Ist die Beitragspflicht für die Fahrbahn als gesondert abrechenbare Teileinrichtung erst mit Ausspruch der Kostenspaltung im Jahre 2008 entstanden - und im Übrigen auch erst durch die gleichzeitig ausgesprochene Widmung (weil zuvor keine "öffentliche" Anbaustraße im Sinne des § 127 Abs. 2 Satz 1 BauGB vorgelegen hat) -, ist auch eine Verjährung bei Erlass der Beitragsbescheide nicht eingetreten. Denn Verjährungsfristen fangen erst an zu laufen mit Entstehen der Beitragspflicht. Auch eine Verwirkung kann deshalb nicht angenommen werden, denn eine Verwirkung vor Eintritt der Verjährung ist in aller Regel - so auch hier - ausgeschlossen. Auch das Recht der Beklagten, die Fahrbahn im Wege der Kostenspaltung abzurechnen, ist nach technischer Herstellung der Fahrbahn schon 1991 weder verjährt noch verwirkt gewesen, als die Kostenspaltung im Jahre 2008 ausgesprochen worden ist. Ein Kostenspaltungsbeschluss ist solange zulässig, wie die betreffende Anlage noch nicht insgesamt und endgültig hergestellt worden ist. In der Rechtsprechung ist geklärt, dass ein Kostenspaltungsbeschluss auch dann rechtmäßig ist, wenn er nicht mehr in einem zeitlichen Zusammenhang mit der Herstellung der abgerechneten Teileinrichtung steht, da ein solcher zeitlicher Zusammenhang vom BauGB nicht verlangt wird (vgl. BVerwG, Urteil vom 21.09.1973 - IV C 39.72 -).
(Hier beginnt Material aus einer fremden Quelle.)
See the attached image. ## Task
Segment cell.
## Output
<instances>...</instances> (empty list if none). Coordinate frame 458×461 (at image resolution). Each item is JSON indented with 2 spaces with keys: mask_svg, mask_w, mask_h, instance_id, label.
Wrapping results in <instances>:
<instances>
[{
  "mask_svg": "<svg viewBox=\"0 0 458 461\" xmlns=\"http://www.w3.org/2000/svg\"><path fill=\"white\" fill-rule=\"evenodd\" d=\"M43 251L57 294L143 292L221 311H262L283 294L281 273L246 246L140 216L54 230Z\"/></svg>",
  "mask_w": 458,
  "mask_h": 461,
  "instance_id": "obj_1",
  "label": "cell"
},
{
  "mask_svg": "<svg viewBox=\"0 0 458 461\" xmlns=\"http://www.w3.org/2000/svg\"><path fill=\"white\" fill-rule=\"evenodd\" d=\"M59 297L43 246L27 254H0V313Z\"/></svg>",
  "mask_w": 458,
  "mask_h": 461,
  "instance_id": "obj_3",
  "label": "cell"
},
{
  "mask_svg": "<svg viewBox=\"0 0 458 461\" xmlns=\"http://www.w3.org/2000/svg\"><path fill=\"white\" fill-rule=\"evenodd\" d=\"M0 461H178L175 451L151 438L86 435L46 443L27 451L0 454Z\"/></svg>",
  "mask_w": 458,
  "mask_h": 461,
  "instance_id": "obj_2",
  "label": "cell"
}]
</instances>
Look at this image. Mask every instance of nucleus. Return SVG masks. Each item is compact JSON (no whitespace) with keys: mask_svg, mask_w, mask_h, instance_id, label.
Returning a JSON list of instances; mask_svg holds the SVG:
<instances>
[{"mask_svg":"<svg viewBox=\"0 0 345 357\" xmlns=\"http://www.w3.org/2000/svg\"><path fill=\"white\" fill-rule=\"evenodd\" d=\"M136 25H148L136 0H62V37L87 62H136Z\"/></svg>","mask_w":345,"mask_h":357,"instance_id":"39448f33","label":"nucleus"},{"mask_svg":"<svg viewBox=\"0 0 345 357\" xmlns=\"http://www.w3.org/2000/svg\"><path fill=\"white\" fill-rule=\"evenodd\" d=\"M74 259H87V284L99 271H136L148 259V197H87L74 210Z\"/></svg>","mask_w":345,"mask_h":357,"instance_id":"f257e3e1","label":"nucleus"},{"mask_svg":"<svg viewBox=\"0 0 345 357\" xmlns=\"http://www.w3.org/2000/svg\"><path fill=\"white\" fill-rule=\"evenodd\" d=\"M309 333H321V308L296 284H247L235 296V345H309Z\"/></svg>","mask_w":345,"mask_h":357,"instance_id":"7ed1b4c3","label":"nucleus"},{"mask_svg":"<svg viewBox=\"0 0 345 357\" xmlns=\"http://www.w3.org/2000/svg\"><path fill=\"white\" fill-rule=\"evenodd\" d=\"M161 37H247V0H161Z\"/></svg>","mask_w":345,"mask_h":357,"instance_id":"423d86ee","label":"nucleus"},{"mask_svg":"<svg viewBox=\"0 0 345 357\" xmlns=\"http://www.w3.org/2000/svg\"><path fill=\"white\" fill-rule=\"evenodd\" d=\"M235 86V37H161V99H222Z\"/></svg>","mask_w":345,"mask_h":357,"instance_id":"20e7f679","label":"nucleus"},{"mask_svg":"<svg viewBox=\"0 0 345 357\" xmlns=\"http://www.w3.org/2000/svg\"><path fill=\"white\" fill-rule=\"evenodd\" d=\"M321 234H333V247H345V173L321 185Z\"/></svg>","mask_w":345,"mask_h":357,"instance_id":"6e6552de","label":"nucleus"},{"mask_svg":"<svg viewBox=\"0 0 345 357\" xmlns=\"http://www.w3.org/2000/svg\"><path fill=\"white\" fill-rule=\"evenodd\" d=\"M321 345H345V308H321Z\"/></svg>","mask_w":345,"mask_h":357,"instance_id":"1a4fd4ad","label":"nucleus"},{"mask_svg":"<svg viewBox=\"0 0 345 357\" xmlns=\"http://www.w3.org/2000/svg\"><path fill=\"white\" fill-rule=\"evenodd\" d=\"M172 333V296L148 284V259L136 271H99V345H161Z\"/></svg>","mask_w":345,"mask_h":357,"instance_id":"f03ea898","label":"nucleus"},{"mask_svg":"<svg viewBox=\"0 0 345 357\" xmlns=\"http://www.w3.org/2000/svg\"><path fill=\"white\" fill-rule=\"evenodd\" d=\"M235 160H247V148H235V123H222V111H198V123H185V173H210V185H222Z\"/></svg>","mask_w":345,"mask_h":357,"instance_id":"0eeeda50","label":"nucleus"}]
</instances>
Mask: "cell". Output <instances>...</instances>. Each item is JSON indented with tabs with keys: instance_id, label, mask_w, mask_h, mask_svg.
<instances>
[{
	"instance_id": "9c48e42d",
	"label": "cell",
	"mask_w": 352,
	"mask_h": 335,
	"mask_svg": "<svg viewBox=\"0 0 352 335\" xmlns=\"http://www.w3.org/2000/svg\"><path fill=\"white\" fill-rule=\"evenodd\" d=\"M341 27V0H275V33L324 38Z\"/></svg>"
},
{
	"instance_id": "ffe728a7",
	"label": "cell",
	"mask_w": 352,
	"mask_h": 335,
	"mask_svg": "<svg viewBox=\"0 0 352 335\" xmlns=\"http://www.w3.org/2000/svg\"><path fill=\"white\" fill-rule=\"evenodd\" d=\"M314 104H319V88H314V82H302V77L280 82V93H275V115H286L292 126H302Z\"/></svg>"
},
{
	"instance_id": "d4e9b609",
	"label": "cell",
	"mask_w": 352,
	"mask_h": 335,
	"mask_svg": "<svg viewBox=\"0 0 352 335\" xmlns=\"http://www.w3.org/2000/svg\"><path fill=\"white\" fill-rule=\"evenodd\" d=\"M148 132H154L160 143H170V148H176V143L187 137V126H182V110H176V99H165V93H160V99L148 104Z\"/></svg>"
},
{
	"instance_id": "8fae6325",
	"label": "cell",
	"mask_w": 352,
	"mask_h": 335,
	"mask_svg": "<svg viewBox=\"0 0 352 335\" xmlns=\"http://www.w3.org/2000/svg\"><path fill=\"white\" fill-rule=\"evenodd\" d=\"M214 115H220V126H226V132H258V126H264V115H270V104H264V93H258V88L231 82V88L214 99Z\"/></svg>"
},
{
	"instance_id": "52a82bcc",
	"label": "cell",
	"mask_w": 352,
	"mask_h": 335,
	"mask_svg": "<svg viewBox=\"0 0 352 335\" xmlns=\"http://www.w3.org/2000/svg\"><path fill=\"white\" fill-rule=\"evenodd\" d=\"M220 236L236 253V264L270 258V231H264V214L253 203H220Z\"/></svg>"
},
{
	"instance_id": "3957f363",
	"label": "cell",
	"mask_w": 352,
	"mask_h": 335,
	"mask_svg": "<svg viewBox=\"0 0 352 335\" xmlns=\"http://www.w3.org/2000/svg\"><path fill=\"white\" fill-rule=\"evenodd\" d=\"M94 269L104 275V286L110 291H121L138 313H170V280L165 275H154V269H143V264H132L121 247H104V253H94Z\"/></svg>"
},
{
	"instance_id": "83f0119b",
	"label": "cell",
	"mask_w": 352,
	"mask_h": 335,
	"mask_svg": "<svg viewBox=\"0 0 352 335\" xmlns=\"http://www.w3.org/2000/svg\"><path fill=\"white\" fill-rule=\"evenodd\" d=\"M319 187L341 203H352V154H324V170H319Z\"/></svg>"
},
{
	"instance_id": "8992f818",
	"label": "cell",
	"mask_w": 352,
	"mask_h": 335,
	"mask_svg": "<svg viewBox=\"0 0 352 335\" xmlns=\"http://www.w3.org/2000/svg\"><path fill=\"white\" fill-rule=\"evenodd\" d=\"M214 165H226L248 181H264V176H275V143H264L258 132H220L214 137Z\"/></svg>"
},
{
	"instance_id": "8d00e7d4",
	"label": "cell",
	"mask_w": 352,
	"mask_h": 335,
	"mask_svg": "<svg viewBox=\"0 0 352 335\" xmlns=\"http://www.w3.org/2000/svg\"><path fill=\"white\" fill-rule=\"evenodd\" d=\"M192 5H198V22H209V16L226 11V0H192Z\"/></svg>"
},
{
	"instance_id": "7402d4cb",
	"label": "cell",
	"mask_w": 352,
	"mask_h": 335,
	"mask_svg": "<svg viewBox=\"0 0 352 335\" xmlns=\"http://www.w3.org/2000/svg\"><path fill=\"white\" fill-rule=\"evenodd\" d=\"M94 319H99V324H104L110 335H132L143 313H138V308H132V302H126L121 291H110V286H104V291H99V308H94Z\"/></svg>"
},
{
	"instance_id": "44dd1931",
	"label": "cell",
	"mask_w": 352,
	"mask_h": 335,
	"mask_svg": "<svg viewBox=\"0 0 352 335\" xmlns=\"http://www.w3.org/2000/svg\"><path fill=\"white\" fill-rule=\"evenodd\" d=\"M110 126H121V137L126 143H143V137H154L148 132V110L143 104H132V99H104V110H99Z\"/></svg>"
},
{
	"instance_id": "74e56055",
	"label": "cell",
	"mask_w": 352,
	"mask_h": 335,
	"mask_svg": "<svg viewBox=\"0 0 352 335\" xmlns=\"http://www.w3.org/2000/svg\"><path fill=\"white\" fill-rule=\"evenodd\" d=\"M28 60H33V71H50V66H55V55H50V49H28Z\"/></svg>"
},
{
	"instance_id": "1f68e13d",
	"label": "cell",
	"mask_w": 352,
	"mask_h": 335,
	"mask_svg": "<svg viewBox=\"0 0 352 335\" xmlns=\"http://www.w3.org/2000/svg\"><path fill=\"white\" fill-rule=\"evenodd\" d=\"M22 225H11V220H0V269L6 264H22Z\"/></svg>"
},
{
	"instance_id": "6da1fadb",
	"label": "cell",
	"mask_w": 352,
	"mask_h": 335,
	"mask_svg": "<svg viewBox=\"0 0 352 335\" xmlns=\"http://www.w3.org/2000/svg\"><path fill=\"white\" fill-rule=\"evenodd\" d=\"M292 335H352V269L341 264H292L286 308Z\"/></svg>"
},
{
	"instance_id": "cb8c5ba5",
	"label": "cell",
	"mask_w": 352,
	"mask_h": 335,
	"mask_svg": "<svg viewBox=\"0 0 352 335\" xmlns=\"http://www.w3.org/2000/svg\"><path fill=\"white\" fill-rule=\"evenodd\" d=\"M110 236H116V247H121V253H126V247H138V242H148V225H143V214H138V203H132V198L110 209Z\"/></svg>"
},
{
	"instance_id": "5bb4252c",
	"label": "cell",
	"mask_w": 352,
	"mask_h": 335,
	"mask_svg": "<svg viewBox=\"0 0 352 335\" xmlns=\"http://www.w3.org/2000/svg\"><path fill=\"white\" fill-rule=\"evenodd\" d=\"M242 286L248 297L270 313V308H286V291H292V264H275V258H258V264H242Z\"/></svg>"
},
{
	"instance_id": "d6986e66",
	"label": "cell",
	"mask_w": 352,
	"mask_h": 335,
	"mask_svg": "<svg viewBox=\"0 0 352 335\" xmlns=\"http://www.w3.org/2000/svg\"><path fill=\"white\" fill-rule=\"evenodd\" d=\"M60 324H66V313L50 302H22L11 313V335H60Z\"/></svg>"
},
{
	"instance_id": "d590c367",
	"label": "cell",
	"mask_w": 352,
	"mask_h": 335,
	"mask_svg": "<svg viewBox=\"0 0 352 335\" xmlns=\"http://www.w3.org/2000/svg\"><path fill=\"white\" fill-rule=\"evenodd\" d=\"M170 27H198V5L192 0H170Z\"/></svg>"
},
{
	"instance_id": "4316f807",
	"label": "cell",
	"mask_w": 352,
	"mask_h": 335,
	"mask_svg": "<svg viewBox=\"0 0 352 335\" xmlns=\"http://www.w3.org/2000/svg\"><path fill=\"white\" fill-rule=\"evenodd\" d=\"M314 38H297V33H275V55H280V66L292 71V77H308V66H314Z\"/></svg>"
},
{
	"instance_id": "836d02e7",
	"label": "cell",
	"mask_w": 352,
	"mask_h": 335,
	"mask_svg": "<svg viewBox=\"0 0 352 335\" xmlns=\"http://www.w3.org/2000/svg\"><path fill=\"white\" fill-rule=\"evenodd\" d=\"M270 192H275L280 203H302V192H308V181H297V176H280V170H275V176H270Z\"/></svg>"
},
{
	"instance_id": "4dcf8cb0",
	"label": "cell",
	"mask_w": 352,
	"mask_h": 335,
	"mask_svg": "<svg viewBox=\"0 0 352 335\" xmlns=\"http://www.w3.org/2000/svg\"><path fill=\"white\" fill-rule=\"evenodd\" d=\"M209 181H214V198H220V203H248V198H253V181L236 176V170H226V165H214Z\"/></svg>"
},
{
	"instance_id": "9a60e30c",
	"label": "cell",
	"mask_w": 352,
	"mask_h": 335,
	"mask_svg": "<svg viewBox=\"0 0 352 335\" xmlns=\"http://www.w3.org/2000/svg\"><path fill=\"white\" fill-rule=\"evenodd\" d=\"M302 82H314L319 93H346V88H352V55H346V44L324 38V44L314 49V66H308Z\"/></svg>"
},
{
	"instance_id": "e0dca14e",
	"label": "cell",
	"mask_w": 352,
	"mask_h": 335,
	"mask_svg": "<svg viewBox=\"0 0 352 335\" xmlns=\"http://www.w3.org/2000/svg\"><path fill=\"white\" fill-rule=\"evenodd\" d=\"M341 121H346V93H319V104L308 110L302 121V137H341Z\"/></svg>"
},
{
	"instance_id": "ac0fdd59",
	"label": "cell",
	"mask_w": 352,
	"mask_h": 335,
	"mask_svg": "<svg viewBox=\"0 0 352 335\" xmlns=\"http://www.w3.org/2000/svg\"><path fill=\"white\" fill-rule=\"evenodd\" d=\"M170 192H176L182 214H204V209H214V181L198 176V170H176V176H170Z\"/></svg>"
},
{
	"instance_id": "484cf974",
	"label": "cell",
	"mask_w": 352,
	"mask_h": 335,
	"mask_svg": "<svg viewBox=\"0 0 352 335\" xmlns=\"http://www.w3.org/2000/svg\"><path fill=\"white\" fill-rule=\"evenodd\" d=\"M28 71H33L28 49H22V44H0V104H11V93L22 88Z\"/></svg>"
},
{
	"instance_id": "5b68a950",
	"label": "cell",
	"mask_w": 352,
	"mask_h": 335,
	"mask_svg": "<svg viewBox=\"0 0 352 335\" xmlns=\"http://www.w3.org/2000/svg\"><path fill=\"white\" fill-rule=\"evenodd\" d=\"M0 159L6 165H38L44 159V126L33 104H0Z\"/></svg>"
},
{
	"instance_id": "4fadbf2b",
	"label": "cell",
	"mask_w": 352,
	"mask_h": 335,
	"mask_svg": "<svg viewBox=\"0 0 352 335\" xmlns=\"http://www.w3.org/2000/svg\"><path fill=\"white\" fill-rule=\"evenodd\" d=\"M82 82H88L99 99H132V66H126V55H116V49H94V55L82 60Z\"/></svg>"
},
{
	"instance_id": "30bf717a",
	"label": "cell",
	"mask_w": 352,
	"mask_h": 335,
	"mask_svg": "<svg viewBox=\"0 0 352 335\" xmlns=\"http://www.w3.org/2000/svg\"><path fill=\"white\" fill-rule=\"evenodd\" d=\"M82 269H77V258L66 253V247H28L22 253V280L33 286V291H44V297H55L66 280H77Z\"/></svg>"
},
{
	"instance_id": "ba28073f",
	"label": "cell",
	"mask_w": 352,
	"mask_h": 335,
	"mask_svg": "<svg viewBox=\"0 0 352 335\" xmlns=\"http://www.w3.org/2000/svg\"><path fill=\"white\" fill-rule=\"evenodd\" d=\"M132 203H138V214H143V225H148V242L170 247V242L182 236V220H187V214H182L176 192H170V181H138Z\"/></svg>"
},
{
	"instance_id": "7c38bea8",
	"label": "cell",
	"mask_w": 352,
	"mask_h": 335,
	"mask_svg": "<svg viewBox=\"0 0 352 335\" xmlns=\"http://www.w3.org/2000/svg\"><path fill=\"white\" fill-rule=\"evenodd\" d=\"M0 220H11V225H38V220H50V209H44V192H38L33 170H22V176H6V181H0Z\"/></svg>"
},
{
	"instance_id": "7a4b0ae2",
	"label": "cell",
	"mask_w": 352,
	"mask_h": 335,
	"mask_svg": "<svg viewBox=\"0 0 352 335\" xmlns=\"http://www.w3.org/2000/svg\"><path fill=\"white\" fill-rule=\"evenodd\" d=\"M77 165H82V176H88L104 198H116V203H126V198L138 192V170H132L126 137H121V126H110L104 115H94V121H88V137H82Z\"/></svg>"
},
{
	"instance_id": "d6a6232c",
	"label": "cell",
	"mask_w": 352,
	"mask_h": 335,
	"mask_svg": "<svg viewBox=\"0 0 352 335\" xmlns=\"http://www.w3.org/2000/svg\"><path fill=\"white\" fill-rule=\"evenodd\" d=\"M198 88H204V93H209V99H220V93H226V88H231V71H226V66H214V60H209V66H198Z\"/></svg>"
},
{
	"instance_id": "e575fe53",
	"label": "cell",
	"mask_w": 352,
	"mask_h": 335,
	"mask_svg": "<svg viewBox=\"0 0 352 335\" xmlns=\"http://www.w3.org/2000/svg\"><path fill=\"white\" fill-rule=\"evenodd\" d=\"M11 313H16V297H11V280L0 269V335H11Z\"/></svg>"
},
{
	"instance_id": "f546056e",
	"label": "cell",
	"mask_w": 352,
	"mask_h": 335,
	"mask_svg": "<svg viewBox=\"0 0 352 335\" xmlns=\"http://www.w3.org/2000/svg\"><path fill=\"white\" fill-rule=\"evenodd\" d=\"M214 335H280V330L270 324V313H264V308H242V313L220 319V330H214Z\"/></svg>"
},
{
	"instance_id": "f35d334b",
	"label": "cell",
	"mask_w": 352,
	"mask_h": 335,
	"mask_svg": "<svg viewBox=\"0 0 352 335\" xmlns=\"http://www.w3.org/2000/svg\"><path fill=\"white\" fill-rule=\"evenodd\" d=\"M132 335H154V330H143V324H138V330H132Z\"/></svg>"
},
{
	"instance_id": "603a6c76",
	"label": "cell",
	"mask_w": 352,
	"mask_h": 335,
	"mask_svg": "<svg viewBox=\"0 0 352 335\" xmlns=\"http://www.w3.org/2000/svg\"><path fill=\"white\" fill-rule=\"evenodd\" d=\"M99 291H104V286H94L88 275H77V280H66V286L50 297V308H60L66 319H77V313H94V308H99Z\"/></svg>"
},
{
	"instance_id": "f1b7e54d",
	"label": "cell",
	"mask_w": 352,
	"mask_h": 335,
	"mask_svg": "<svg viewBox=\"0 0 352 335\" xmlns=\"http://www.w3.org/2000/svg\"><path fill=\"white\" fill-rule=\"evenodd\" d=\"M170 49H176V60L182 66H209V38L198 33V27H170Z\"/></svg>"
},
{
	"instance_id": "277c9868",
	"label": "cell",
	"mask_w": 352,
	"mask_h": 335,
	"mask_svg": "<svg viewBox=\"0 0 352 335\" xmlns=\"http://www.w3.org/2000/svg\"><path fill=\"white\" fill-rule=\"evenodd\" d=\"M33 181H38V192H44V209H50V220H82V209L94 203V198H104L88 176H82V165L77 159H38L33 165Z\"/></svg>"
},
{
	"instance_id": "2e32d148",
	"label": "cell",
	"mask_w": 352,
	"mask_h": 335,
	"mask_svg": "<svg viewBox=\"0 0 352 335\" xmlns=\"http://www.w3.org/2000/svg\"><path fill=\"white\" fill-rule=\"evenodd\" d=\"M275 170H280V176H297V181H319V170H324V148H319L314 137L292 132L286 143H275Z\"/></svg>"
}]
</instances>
Der Umstand, dass die Klägerin bereits 1992 zu Erschließungsbeiträgen herangezogen worden ist, wobei der Bescheid dann 1994 wieder aufgehoben worden ist, führt nicht zur Rechtswidrigkeit der jetzt mit der Klage angegriffenen Heranziehung. Die Beklagte als Gemeinde hat die Pflicht, Erschließungsbeiträge in vollem Umfang geltend zu machen (Nieders. OVG, Beschl. v. 1.12. 2006 - 9 LA 32/05 -). Daraus folgt, dass der frühere Bescheid über die Festsetzung von Erschließungsbeiträgen, der aufgehoben worden ist, Vertrauensschutz nicht hat begründen können und die Klägerin nicht schutzwürdig erwarten durfte, nach erster Aufhebung des Bescheides nicht mehr erneut zu Beiträgen herangezogen zu werden. Insbesondere ist nicht erkennbar, dass der frühere Aufhebungsbescheid eine Erklärung der Beklagten enthält, eine spätere Festsetzung solle ausgeschlossen sein, d.h. die Abgabe solle nicht (mehr) erhoben werden.
Die Kostenentscheidung beruht auf § 154 Abs. 1 VwGO. Die Entscheidung über die vorläufige Vollstreckbarkeit folgt aus § 167 VwGO i.V.m. § 708 Nr. 11 ZPO.